Vallée de Lemek
"Personne ne vient ici pour un safari. C'est exactement pour ça qu'il faut venir."
J’ai trouvé la vallée de Lemek par accident — ou plutôt en prenant le mauvais embranchement depuis la route principale entre Narok et la réserve, puis en décidant que le mauvais embranchement était plus intéressant que le bon. La vallée s’ouvre au nord des limites formelles des conservatoires de l’écosystème du Mara, un vaste bassin agricole et pastoral où l’herbe est plus verte que dans la réserve parce qu’elle reçoit plus de pluie et que personne ne la brûle selon un calendrier de gestion. Les hameaux maasaïs sont disposés à intervalles dans la vallée — dispersés, bas, avec les murs de boma épineux qui les entourent — et le bétail ici n’est pas le bétail d’infrastructure touristique qu’on voit près des camps mais des animaux de travail en plein usage pastoral.
Ce qui m’a frappé d’abord, c’était la coexistence du banal et de l’extraordinaire se produisant simultanément et sans commentaire. Une femme maasaïe marchant sur la piste avec un bidon en plastique d’eau sur la tête, le téléphone collé à l’oreille. Derrière elle, à cent mètres de la piste, une girafe mangeant dans un acacia à tête plate. Personne n’a photographié la girafe. La girafe n’a remarqué personne. La femme parlait d’autre chose entièrement.
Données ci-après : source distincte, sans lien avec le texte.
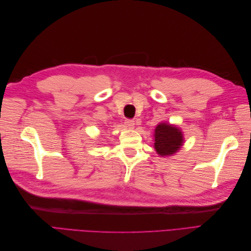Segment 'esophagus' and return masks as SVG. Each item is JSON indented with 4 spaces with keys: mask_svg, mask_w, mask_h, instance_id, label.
I'll return each instance as SVG.
<instances>
[{
    "mask_svg": "<svg viewBox=\"0 0 251 251\" xmlns=\"http://www.w3.org/2000/svg\"><path fill=\"white\" fill-rule=\"evenodd\" d=\"M125 125H126V126L128 127V128H134V126H135L134 120H131V119H126V120L125 121Z\"/></svg>",
    "mask_w": 251,
    "mask_h": 251,
    "instance_id": "obj_1",
    "label": "esophagus"
}]
</instances>
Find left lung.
<instances>
[{"mask_svg": "<svg viewBox=\"0 0 251 251\" xmlns=\"http://www.w3.org/2000/svg\"><path fill=\"white\" fill-rule=\"evenodd\" d=\"M155 150L160 156H172L183 144V134L177 126L166 123L159 124L155 128Z\"/></svg>", "mask_w": 251, "mask_h": 251, "instance_id": "left-lung-1", "label": "left lung"}]
</instances>
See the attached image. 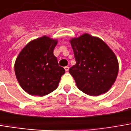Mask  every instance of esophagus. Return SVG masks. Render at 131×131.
<instances>
[{
    "label": "esophagus",
    "instance_id": "esophagus-1",
    "mask_svg": "<svg viewBox=\"0 0 131 131\" xmlns=\"http://www.w3.org/2000/svg\"><path fill=\"white\" fill-rule=\"evenodd\" d=\"M64 69H65L66 71H68L69 69V66H66V67H64Z\"/></svg>",
    "mask_w": 131,
    "mask_h": 131
}]
</instances>
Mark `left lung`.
Wrapping results in <instances>:
<instances>
[{"label": "left lung", "instance_id": "8db88e82", "mask_svg": "<svg viewBox=\"0 0 131 131\" xmlns=\"http://www.w3.org/2000/svg\"><path fill=\"white\" fill-rule=\"evenodd\" d=\"M70 42L76 64L69 69V73L78 89L91 96L107 92L118 75L115 53L104 41L88 33Z\"/></svg>", "mask_w": 131, "mask_h": 131}]
</instances>
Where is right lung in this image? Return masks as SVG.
<instances>
[{"label":"right lung","mask_w":131,"mask_h":131,"mask_svg":"<svg viewBox=\"0 0 131 131\" xmlns=\"http://www.w3.org/2000/svg\"><path fill=\"white\" fill-rule=\"evenodd\" d=\"M57 44V39L45 36L29 42L18 54L15 72L20 86L28 94L44 96L57 88L65 69L53 55Z\"/></svg>","instance_id":"1"}]
</instances>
J’ai pensé à combien de faune en Afrique orientale on rencontre comme spectacle géré, encadré et présenté, et combien c’est différent de voir un animal qui est simplement un fait du paysage de quelqu’un.

La vallée a une école — un bâtiment bas sous un bouquet d’eucalyptus où l’ombre est bruyante d’enfants à midi — et un petit dispensaire qui dessert des communautés dispersées sur de nombreux kilomètres de route difficile. Je me suis arrêté à un kiosque près de l’école pour un Fanta froid et un sachet de cacahuètes, et j’ai passé quarante minutes assis sur le perron à parler, avec difficulté et bonne volonté, avec un homme nommé Moiko qui avait travaillé comme guide safari pendant sept ans et était revenu dans la vallée pour cultiver et aider avec le bétail de sa famille. Il n’était pas nostalgique du travail. Les horaires étaient meilleurs maintenant, a-t-il dit, et il pouvait voir ses enfants.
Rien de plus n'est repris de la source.